_Passage to read:_

Yugabute distributed database Some Resilience testing

TL;DR: Yugabyte is a Distributed Database. I destroy some nodes to see what happens. The Database Survives.

Later: Master-nodes are particularly Important. 


Background

Failure of nodes, or failure of connectivity (network-to-nodes) is probably the most common in distributed system. I'm going to try a few simple things like taking out a node, and trying to replace a node.

Note that my setup is still primitive: my nodes are docker-containers running the template-downloadable image on a macbook (described here). I am currently looking to find and test the Concepts and Principles behind yugabyte, rather than doing real-world testing.

So what happens if I remove 1 or 2 nodes ... ? 


Overview and Setup

The creation of my cluster is now smoothly scripted (link to script?), and by using yugatool, I can see that my cluster looks like this:

We see 3 Masters (bcse RF=3), and a total of 7 Tservers. On fresh-create of the cluster, the top node is the leader of the masters, IP=172.20.0.3. In docker it is known as node3, and hostname is set to node3. I made sure last digit of IP = node-nr to easily recognise nodes.

Also, in the same docker network, I created an additional node: nodeX. This node allows me to connect to the other nodes, using yugatool and ysqlsh to inspect the cluster from "outside". NodeX serves as my client- and monitor-platform inside the network.

In my database, I have created 2 tables. Table t7, is creeated with no options and resulted in a Table that got split (sharded) into 7 Tablets, with one tablet-leader at every node. And for every tablet there will be 2 replicas, tablet-followers, at various other nodes. I've seen that happen and documented in earlier blogs (link). If I insert a large amount of data into t7, I observe CPU and IO activity on all nodes: it can be a Nicely Distributed Database! 

I also created Table t, which I deliberately (un)sharded using the option "split into 1 tablets". And that the replicas of that single Tablet should be on only 3 of my nodes. 

Let's inspect with yb-admin:


First command shows a "list_tablets" for t7, and yes it has 7 tablets (shards), with a different Leader-node for each tablet (I wouldnt mind seeing that list ordered by host or by tablet-uuid...).

Now notice Table t only has only in 1 Tablet. And I when I ask yb-admin for the "list_tablet_servers uuid..." for that Tablet, it shows me the leader (node3), and the followers (nodes8 and node7). So I now know on which nodes the replicas of t1 are kept. And I could verify that by inserting 10K records into t, on which I noticed the IO using both yugatool and dsar (as demonstrated in earlier blog).

_Task 1:_
In the post on Yugabyte resilience testing, how many tablets was table t7 split into?
_Task 2:_
From the post on Yugabyte resilience testing, reproduce word for word the passage that begins at the words "In my database, I" and stops after "of my nodes.".
_Task 3:_
Continue the post on Yugabyte resilience testing with the next part.

_Available data:_
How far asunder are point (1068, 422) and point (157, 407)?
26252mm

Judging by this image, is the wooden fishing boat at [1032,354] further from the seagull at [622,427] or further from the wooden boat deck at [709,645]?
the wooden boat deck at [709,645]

_Output 1:_
Seven tablets.

_Output 2:_
In my database, I have created 2 tables. Table t7, is creeated with no options and resulted in a Table that got split (sharded) into 7 Tablets, with one tablet-leader at every node. And for every tablet there will be 2 replicas, tablet-followers, at various other nodes. I've seen that happen and documented in earlier blogs (link). If I insert a large amount of data into t7, I observe CPU and IO activity on all nodes: it can be a Nicely Distributed Database! 

I also created Table t, which I deliberately (un)sharded using the option "split into 1 tablets". And that the replicas of that single Tablet should be on only 3 of my nodes.

_Output 3:_
This single-tablet-table will allows me to specifically target the three tserver nodes that process the replicas of the shard of that table.

Gratuitous remark about this setup: "Dont do this at Work", The whole setup runs on an old macbook MBP i7, 2013. I do not pretend this is a professional setup at all. It is for exploration purposes only (link to earlier blog). I'm currently looking for Understanding, not for Performance yet.


Some running program to use the Database...

To have some semblance of simulated connection, I have a script that can run on nodeX or on the hosting mac to insert records into t. This way I can have a running test-connection. in my case, I run an insert-query into Table t, every once per second. This will allow me a crude measurement of "availability".

I dont use a load-balancer or anything like pg_bouncer (yet), so I'm using a connect URI to allow the ysqlsh client to find any node alive. This works reasonably well:

ysqlsh postgresql://yugabyte@node2:5433,node3:5433,node4:5433,node4:5433 ...

In a shell-script, I let it loop to connect 1/second, and insert a record into t. Primitive, but sufficient for the moment.


Stopping a node: Resilience !

First thing I tried: stop some nodes.

First I stopped node3. I know that node3 is the "leader" for the single Tablet where Table t is stored, and I know that node3 is part of the Master-list.

docker stop node3

Results: Very Little... Because, this is a Distributed Databaase, and it seems to behave fairly Resilient.

Acutally, the yugatool, yb-admin, and the insert-loop did notice. yugatool now shows node3 as missing from the Masterlist, and with "alive=false" in the TServer list:



And the insert-loop that was trying to insert 1-per-second, has been hiccuping, and there is a gap from 09:13:01 to 09:13:24: 


For about 23 seconds, the inserts have failed (I actually noticed the terminal-screen with the loop hanging...), but at 09:13:24, the inserts started looping again. Without me Interfering. It just Continued, no intervention was needed here.
(In practice, I would expect a resilient application to have some timeout-mechanims and error-detection, probably failover and/or  re-try mechanisms).

Let's see what happed to our Table, who supposedly "lost a tablet-leader". yb-admin can tell us something:



Notice how the single-Tablet under Table t, now has a new Leader: node8 was elected as new Leader. Node3, who is down/dead/broken is now listed as a follower, node7 is still following. 

So far, Fairly Resilient, I'd say.

But there is more: after about 15min of me trying to write this report, the Tablet shows a different config: node4 has replaced node3 in the list of followers, check the new output from yb-admin "list_tablet_servers" again:


It seems the coordinating mechanisms, Masters or Tablet-raft-group, have decided that node3 wont come back and have replicated the tablet to node4. This restores the desired RF=3 for this Tablet. (I need to RTFM on this, I recall a timeout of 15min before it is decided a TServer wont come back).

We notice: Resilience, and some Automatic-Repair.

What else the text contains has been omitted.